Trecho =>
# # # #

Epílogo



Todo mundo que pratica esporte, principalmente quem compete, compartilha uma opinião: O esporte é uma escola pra vida.



Em 15 anos, uma das coisas que aprendi é quem não existe alguém simplesmente melhor que você. Existe alguém mais preparado. Física, logística ou mentalmente.


Aprendi tambem que todo mundo tem dias bons e dias ruins, e que nenhum dos dois dura pra sempre. Um dia ruim te faz querer ser melhor. E um dia bom te ensina a ter coragem e humildade para enfrentar dias piores.



Aprendi que treinar com amigos é melhor que treinar sozinho. E muito melhor que não treinar de jeito nenhum.


Aprendi que o respeito pelos adversários engrandece sua busca. E que subestimar um desafio, é o pior erro que se pode cometer.


Entendi que informação é poder. Quanto mais você conhece a si mesmo, seu adversário, seu parceiro, seu desafio, mais forte você fica.


O Cape Epic, por se tratar de 8 dias, mais de 700km, e mais de 8 horas por dia em cima da bicicleta, foi um super intensivo de lições de vida. Acho que o equivalente a isso pra quem medita, seria passar um mês num ashram na Índia. O efeito é parecido. Como eu já disse antes, uns rezam, outros pedalam.

# # # #

Lista de tarefas =>
(1) Reescreva em forma de lista, com os fatos principais, o parágrafo do trecho que começa com "O Cape Epic, por se tratar".
(2) Reproduza a parte do trecho que começa em "Aprendi que treinar" e segue até "se pode cometer.", inclusive.

# # # #

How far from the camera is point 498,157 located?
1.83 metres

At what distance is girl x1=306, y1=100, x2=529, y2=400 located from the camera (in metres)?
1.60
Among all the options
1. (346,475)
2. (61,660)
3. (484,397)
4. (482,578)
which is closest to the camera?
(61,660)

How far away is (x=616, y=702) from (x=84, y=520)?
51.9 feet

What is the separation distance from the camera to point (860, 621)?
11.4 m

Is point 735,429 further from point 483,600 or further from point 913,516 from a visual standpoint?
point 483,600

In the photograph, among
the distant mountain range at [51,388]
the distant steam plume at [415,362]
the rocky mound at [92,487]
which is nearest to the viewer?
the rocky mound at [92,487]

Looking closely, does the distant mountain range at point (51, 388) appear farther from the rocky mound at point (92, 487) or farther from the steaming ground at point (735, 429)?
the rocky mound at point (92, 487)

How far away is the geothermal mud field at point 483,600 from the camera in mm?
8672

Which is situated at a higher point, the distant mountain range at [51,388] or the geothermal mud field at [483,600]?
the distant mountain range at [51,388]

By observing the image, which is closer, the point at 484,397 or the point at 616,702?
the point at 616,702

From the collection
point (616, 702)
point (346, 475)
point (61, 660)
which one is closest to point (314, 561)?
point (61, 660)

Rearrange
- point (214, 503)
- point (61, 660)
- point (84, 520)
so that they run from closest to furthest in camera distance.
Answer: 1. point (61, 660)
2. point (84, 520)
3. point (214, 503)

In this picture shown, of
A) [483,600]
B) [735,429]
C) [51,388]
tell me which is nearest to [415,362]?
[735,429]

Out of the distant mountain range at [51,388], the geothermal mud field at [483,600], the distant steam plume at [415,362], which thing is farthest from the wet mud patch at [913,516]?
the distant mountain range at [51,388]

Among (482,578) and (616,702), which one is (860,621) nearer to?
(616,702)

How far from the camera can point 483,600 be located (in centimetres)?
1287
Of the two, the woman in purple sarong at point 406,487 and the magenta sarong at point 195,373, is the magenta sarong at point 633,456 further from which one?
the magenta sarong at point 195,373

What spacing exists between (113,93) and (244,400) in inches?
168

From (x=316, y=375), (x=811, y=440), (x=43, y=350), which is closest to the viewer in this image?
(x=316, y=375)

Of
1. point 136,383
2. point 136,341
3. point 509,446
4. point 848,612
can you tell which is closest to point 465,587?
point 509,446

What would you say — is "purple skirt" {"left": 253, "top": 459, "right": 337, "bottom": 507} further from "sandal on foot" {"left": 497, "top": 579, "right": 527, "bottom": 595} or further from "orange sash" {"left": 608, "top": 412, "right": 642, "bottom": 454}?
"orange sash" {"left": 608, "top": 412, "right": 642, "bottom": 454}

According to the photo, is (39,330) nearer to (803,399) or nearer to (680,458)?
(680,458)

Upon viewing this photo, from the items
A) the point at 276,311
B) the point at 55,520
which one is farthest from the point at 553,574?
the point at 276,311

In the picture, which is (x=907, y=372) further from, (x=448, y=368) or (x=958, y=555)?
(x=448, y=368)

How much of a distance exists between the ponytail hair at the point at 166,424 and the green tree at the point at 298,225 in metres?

# # # #

Respostas =>
(1)
- O Cape Epic dura 8 dias, tem mais de 700 km e exige mais de 8 horas por dia em cima da bicicleta.
- Por isso, foi um curso intensivo de lições de vida.
- Para quem medita, seria algo como passar um mês num ashram na Índia, com efeito parecido.
- Uns rezam, outros pedalam.

(2)
Aprendi que treinar com amigos é melhor que treinar sozinho. E muito melhor que não treinar de jeito nenhum.


Aprendi que o respeito pelos adversários engrandece sua busca. E que subestimar um desafio, é o pior erro que se pode cometer.